* Problem to solve
Print each line of the listing below that contains the string "combat". Treat uppercase and lowercase letters as distinct.

* Data for the task
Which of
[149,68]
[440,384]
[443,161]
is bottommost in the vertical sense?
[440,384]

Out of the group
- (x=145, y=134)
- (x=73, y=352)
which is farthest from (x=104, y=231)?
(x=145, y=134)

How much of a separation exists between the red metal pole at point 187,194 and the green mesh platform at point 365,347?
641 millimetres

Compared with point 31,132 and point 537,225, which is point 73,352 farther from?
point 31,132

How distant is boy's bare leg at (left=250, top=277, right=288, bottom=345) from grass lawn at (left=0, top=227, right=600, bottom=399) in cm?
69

---

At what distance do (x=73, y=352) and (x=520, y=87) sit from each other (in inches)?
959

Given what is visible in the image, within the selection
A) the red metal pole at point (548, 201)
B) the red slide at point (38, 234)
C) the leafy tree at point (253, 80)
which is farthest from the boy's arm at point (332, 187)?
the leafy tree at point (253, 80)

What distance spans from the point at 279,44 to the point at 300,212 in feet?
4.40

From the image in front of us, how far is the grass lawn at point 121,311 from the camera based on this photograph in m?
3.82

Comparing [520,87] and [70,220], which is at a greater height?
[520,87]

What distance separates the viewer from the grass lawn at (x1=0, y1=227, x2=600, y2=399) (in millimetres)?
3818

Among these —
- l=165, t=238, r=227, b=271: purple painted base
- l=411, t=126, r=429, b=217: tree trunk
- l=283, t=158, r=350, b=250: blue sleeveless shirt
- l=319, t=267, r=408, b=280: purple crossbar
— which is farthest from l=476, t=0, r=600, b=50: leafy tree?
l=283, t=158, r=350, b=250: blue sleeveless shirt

==

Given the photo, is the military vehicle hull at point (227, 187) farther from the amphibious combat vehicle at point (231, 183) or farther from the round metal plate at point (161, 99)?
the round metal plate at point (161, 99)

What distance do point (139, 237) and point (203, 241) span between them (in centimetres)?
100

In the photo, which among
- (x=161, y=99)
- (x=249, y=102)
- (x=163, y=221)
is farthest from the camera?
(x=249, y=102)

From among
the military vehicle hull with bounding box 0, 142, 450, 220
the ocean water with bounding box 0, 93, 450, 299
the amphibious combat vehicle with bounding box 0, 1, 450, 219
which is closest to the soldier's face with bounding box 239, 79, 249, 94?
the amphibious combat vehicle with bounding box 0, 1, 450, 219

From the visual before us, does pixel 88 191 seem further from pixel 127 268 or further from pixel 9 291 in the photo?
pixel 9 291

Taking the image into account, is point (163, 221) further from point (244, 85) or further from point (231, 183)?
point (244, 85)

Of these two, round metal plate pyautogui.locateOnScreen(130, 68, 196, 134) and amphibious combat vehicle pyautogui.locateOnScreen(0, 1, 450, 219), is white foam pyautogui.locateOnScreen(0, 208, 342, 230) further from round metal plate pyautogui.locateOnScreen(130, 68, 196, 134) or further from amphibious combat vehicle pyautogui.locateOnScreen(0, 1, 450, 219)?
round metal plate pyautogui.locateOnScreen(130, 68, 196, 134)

* Reply
Given the photo, is the military vehicle hull at point (227, 187) farther from the amphibious combat vehicle at point (231, 183) or farther from the round metal plate at point (161, 99)?
the amphibious combat vehicle with bounding box 0, 1, 450, 219
the amphibious combat vehicle with bounding box 0, 1, 450, 219
Of these two, round metal plate pyautogui.locateOnScreen(130, 68, 196, 134) and amphibious combat vehicle pyautogui.locateOnScreen(0, 1, 450, 219), is white foam pyautogui.locateOnScreen(0, 208, 342, 230) further from round metal plate pyautogui.locateOnScreen(130, 68, 196, 134) or further from amphibious combat vehicle pyautogui.locateOnScreen(0, 1, 450, 219)?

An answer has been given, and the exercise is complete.